**Spatial reasoning records:**

>>>

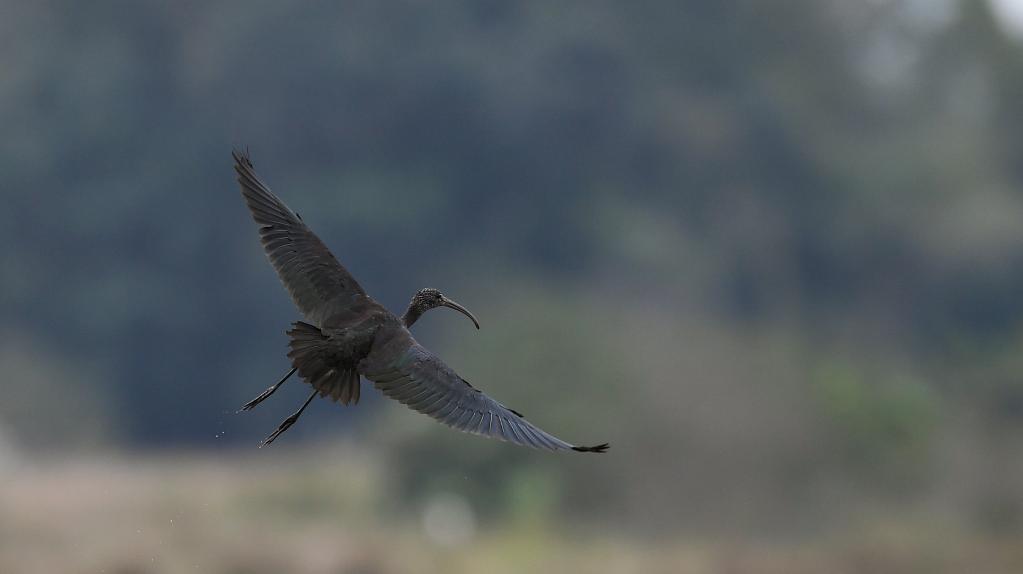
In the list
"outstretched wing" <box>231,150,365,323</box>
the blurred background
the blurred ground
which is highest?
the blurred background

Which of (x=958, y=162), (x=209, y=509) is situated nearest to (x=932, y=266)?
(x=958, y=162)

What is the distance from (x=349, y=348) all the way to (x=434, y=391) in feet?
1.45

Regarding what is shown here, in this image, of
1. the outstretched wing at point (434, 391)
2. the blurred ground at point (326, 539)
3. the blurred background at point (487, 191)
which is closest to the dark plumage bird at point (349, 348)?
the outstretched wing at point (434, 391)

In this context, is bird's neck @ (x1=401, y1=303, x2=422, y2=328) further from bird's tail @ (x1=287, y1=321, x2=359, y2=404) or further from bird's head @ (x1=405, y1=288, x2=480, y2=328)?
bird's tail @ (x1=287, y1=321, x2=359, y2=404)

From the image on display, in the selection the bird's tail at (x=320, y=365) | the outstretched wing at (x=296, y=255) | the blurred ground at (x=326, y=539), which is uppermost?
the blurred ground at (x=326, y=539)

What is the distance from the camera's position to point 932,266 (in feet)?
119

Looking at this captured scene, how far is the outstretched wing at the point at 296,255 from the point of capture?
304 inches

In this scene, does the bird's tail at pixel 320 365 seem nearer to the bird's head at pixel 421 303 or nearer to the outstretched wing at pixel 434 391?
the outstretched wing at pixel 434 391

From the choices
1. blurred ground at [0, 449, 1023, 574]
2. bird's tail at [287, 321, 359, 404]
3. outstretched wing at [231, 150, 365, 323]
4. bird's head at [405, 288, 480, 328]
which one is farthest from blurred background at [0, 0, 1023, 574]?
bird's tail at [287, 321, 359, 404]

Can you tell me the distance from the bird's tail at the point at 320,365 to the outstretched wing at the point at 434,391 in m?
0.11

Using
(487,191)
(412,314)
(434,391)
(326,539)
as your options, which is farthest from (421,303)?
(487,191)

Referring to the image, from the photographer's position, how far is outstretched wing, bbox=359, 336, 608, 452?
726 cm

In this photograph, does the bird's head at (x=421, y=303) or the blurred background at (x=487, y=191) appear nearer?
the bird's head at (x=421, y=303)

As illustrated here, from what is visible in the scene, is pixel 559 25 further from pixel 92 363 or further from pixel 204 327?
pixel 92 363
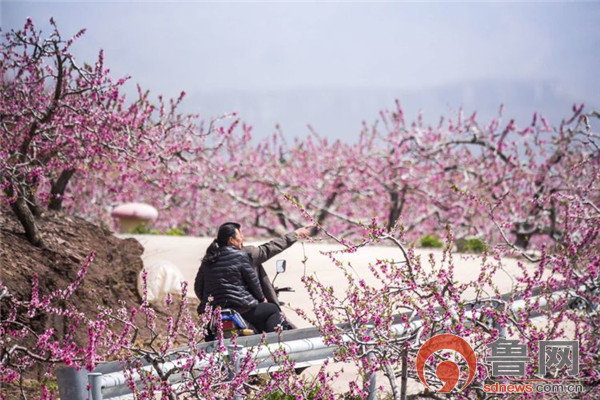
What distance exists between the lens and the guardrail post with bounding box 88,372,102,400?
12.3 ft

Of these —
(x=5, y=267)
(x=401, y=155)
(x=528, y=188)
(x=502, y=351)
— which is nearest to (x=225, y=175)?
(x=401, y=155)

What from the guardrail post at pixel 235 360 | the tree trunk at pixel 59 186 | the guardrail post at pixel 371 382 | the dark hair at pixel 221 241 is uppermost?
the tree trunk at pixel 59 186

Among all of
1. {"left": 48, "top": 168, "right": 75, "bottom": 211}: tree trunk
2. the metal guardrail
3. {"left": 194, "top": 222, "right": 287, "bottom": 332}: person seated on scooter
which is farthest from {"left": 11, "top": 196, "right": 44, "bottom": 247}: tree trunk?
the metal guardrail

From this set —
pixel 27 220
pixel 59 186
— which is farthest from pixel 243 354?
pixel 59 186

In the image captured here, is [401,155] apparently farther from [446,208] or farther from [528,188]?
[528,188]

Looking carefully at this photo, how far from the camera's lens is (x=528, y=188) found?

<<<

**GOAL:** Rewrite the part of the records that opens with the line containing "From this set —" and runs through the end of the records, swapping "farthest" for "furthest" and leaving everything else unchanged.

**FULL ANSWER:**
From this set —
pixel 27 220
pixel 59 186
— which is furthest from pixel 243 354?
pixel 59 186

In the image captured here, is [401,155] apparently farther from [446,208] or farther from [528,188]?
[528,188]

Looking carefully at this photo, how far from the camera's lens is (x=528, y=188) found?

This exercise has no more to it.